During the fourth period T4, the second switching module SM2 switches to the blocking mode. In addition, the first switching module SM1 is in blocking mode. In this period, negative current continues to flow from the output terminal OUT to the load due to the internal capacitance associated with each of the first and second switching modules SM1 and SM 2. Specifically, approximately half of the current through the load 14 is provided by the internal capacitance of each of the switching modules SM1 and SM 2. Thus, the voltage at the output terminal OUT is converted from ground to the positive supply voltage provided at the positive supply terminal dc+ and the current through the load 14 becomes increasingly positive. Finally, during the fifth period T5, the switching cycle is restarted such that the first switching module SM1 is in the on mode and the second switching module SM2 is in the off mode.
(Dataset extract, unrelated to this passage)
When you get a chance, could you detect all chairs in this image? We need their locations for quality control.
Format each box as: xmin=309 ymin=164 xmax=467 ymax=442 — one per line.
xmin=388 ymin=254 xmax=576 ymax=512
Fig. 3 shows details of the first switching module SM1 according to one embodiment of the present disclosure. The second switching module SM2 may be configured similarly to the first switching module SM2, but is not shown for simplicity. As shown in fig. 3, the first transistor Q1 and the first diode D1 of the first switching module SM1 may include a plurality of transistors Q1 _1-6 and a plurality of antiparallel diodes D1 _1-6 coupled in parallel. Specifically, the drain contacts D of each of the plurality of transistors Q1 _1-6 may be coupled together, the source contacts S of each of the transistors Q1 _1-6 may be coupled together, and the gate contacts G of each of the transistors Q1 _1-6 may be coupled together through the gate resistor R _G, respectively. Each of the transistors Q1 _1-6 includes an anti-parallel diode Q1 _1-6 coupled between a source contact S and a drain contact D thereof. Although six transistors Q1 _1-6 are shown coupled in parallel with six anti-parallel diodes D1 _1-6, any number of transistors and anti-parallel diodes may be used without departing from the principles of the present disclosure.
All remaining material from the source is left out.